Weird that this should be my first post back after nearly three years, but with Russia under sanctions from the west, they would likely do all they can to infringe on western ip. And the comment about GW pretty much forfeiting any claim the range is pretty valid. Not like they have done anything at all to maintain it. GW might try and fight it, but I am pretty sure they will fail. The Sister superior does have an unappealing face, but it might paint up ok. The trooper with the bolter up looks ok though.


----------



## Kharn The Complainer (Aug 19, 2015)

shaantitus said:


> Weird that this should be my first post back after nearly three years, but with Russia under sanctions from the west, they would likely do all they can to infringe on western ip.



I disagree with your sentiment. The idea that they would actively and deliberately try and infringe on as many copyrights as possible purely in order to get back at the West for sanctions is a little far fetched.
They have their own counter sanctions against EU food produce which is doing well enough (it cost the EU 9 billion Euros in lost revenue last year).

The truth is less exciting than your suggestion. They simply just don't care.

But actually, now that I think about it, they have been chasing down websites which illegally stream films. They have always been quick to take them down if they had been streaming films under Russian copyright, but more recently they've also been issuing take down orders to streams of films owned by Sony, 20CFox and the other main companies. So they do often act in favour of non-Russian companies when they feel there is a strong case.
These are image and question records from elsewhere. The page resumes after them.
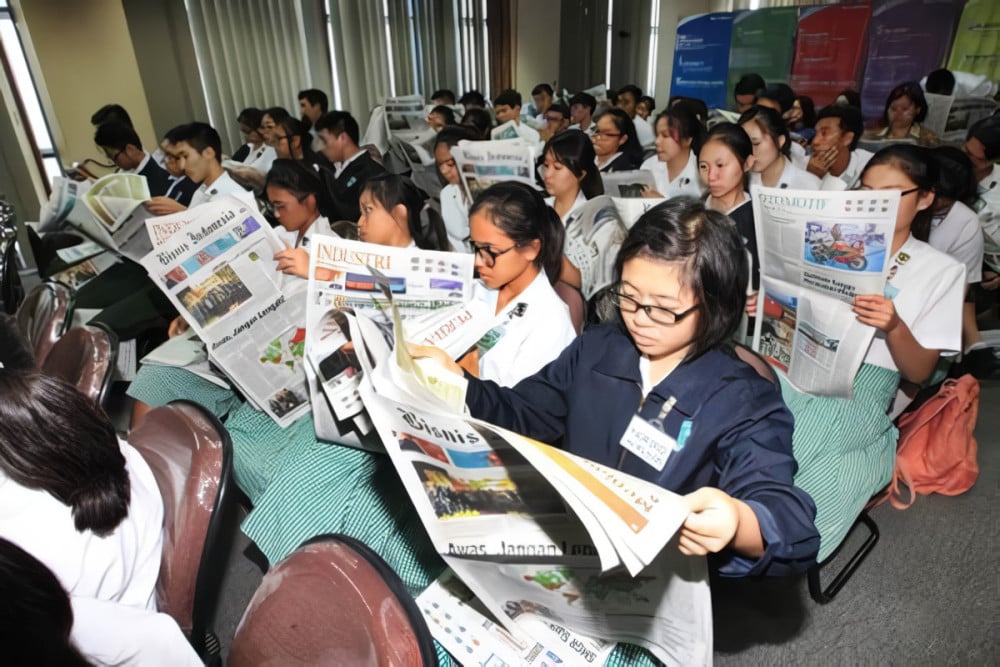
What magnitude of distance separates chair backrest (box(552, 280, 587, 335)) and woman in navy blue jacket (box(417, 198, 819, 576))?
2.05ft

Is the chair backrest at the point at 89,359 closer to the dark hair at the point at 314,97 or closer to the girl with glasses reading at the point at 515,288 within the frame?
the girl with glasses reading at the point at 515,288

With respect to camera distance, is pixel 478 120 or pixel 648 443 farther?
pixel 478 120

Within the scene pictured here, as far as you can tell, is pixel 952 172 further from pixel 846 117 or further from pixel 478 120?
pixel 478 120

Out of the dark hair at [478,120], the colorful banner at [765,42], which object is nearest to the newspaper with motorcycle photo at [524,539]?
the dark hair at [478,120]

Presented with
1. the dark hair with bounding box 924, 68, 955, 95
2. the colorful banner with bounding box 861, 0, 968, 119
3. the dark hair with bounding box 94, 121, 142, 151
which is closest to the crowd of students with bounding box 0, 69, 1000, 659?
the dark hair with bounding box 94, 121, 142, 151

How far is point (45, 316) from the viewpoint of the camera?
1.86 meters

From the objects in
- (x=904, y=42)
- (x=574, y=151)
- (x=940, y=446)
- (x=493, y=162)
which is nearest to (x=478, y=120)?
(x=493, y=162)

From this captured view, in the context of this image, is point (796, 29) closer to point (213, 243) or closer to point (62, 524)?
point (213, 243)

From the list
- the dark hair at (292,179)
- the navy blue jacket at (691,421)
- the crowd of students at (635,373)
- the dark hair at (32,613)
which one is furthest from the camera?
the dark hair at (292,179)

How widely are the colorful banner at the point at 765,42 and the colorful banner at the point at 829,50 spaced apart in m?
0.11

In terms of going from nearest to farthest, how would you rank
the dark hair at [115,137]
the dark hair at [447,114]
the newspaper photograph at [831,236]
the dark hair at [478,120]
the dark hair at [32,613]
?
1. the dark hair at [32,613]
2. the newspaper photograph at [831,236]
3. the dark hair at [115,137]
4. the dark hair at [478,120]
5. the dark hair at [447,114]

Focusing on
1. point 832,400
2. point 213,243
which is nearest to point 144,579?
point 213,243

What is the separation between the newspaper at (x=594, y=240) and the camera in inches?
76.8

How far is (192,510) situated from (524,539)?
23.5 inches
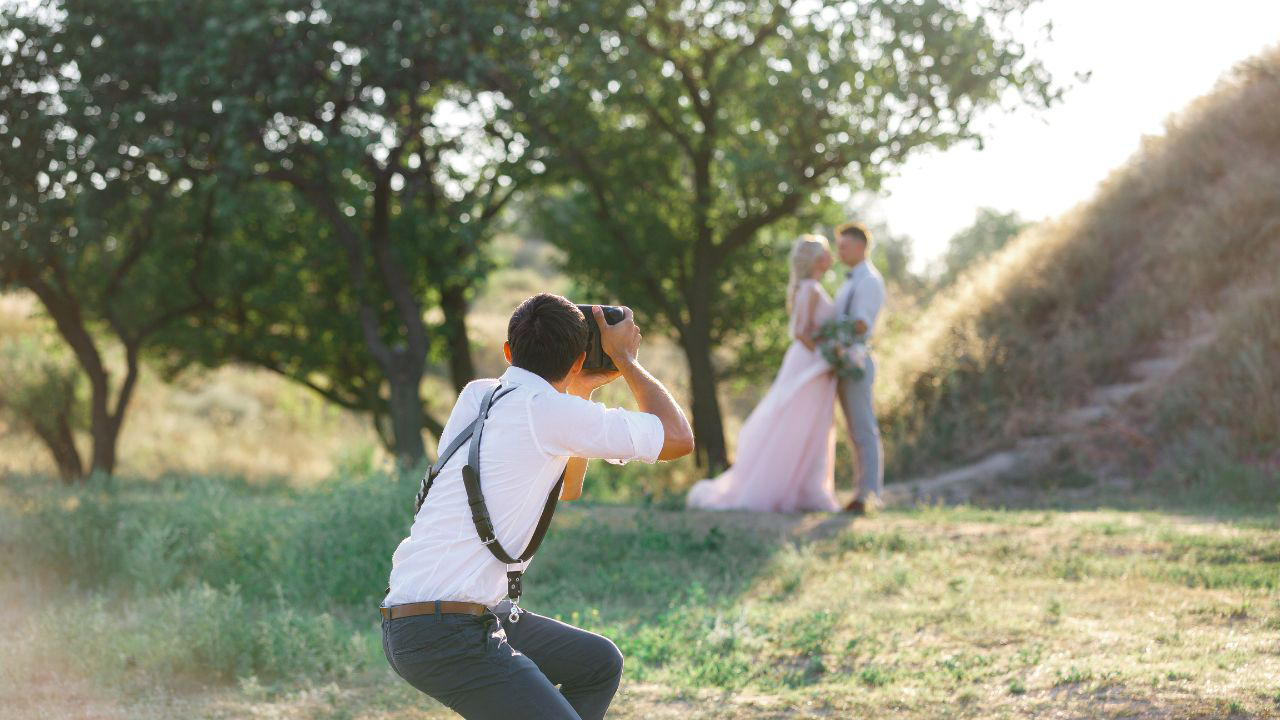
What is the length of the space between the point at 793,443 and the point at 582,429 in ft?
23.0

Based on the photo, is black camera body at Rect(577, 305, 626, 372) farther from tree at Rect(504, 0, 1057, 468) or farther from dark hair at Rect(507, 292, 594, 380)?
tree at Rect(504, 0, 1057, 468)

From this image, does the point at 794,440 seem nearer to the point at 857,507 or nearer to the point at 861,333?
the point at 857,507

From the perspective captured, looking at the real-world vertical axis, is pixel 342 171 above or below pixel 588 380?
above

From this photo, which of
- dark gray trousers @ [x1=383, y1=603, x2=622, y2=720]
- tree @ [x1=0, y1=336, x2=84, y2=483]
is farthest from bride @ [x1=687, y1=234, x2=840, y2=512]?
tree @ [x1=0, y1=336, x2=84, y2=483]

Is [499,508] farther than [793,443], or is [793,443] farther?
[793,443]

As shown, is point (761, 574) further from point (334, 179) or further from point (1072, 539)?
point (334, 179)

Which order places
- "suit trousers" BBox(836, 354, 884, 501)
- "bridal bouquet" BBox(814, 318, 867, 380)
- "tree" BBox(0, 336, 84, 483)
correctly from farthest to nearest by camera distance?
"tree" BBox(0, 336, 84, 483) < "suit trousers" BBox(836, 354, 884, 501) < "bridal bouquet" BBox(814, 318, 867, 380)

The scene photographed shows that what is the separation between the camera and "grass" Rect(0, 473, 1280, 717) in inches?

Anyway, some little model company copying models from a bigger model company is really not an issue they really care about. It has nothing to do with a nefarious plot to bring down the West by copying their Warhammer 40k models.


----------



## shaantitus (Aug 3, 2009)

Honestly that is what I meant. Someone will bring it up with them , and they won't care, and maybe continue out of spite(a bit). Guess it did not come out how I intended.


----------